Stored data:

■ ■ ■ ■

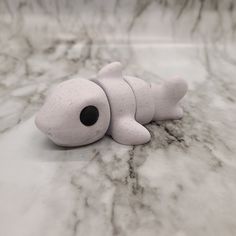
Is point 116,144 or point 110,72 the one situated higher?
point 110,72

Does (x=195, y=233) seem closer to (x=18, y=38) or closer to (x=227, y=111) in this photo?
(x=227, y=111)

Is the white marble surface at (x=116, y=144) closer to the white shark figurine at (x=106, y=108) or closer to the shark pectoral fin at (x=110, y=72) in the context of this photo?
the white shark figurine at (x=106, y=108)

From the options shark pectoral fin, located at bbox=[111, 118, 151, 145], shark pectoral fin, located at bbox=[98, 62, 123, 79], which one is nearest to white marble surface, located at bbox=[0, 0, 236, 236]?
shark pectoral fin, located at bbox=[111, 118, 151, 145]

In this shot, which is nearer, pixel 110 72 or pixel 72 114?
pixel 72 114

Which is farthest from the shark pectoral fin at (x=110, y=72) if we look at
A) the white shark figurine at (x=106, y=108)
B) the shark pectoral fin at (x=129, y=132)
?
the shark pectoral fin at (x=129, y=132)

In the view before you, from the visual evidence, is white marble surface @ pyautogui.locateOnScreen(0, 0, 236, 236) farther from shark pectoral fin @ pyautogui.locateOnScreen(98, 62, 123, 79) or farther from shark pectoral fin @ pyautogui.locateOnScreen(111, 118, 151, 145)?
shark pectoral fin @ pyautogui.locateOnScreen(98, 62, 123, 79)

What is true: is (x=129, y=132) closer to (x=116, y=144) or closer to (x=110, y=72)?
(x=116, y=144)

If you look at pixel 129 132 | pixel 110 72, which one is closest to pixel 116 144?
pixel 129 132

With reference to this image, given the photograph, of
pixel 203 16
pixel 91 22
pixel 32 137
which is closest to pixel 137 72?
pixel 91 22

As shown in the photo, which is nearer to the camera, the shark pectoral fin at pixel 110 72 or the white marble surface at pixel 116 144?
the white marble surface at pixel 116 144
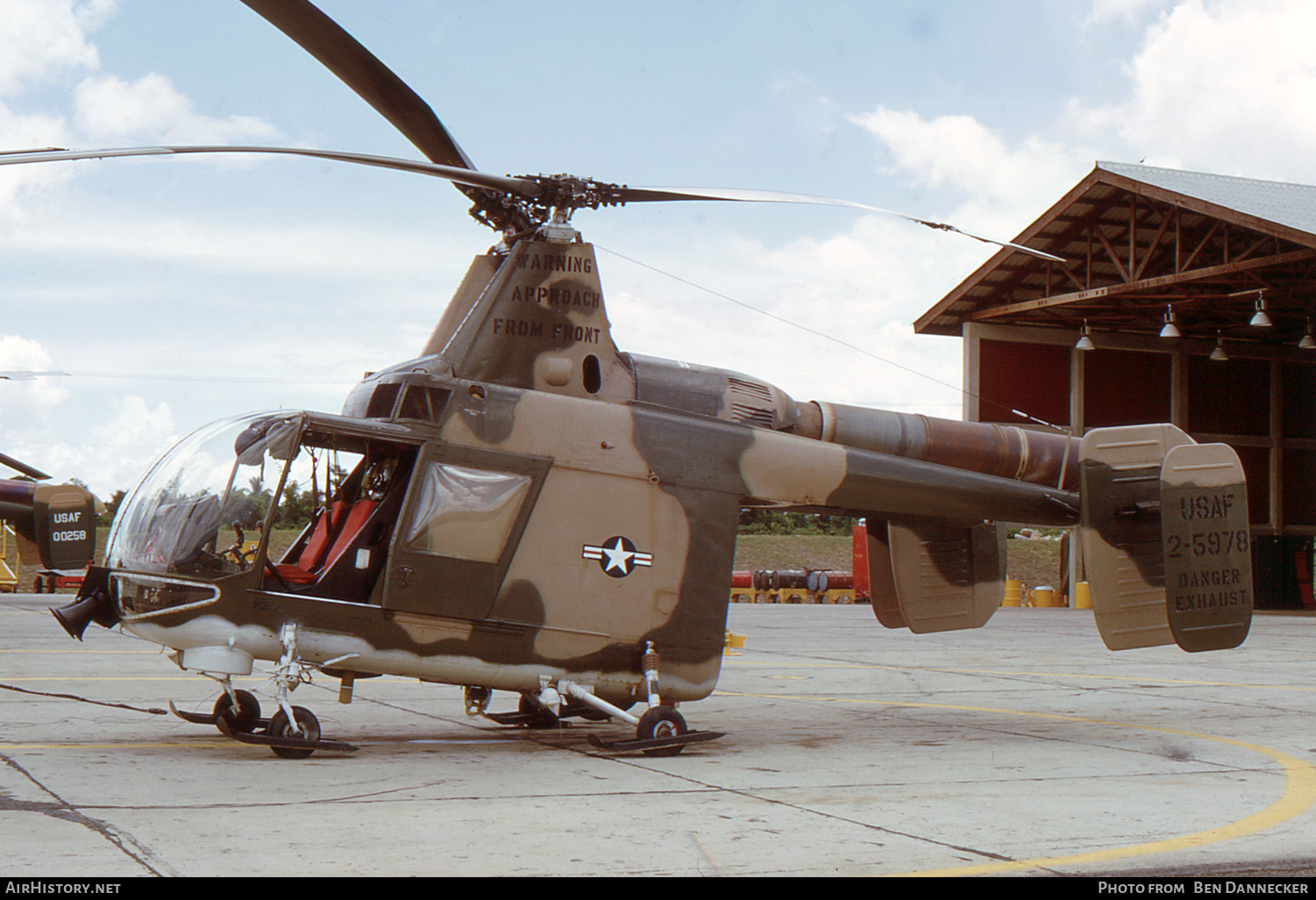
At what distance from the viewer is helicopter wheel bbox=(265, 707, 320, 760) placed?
7148 mm

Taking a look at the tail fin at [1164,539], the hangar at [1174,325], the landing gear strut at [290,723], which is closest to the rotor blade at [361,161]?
the landing gear strut at [290,723]

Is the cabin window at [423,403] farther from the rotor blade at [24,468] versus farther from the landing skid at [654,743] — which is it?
the rotor blade at [24,468]

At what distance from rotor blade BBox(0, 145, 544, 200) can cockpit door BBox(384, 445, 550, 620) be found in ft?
5.69

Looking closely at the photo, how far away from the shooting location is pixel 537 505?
784 centimetres

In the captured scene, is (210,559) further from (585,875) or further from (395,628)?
(585,875)

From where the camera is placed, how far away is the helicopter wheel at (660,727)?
305 inches

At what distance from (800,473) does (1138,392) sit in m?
30.9

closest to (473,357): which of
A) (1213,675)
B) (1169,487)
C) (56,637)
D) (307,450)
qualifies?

■ ■ ■ ■

GOAL:
Convert the stretch from the line containing "closest to (473,357): which of" through the end of the material into a Markdown table with the columns Row and Line, numbering each line in Row and skipping blank lines.

OUTPUT FOR THIS TASK:
| Row | Line |
|---|---|
| 1 | closest to (473,357): which of |
| 2 | A) (1213,675) |
| 3 | B) (1169,487) |
| 4 | C) (56,637) |
| 5 | D) (307,450) |
| 6 | qualifies? |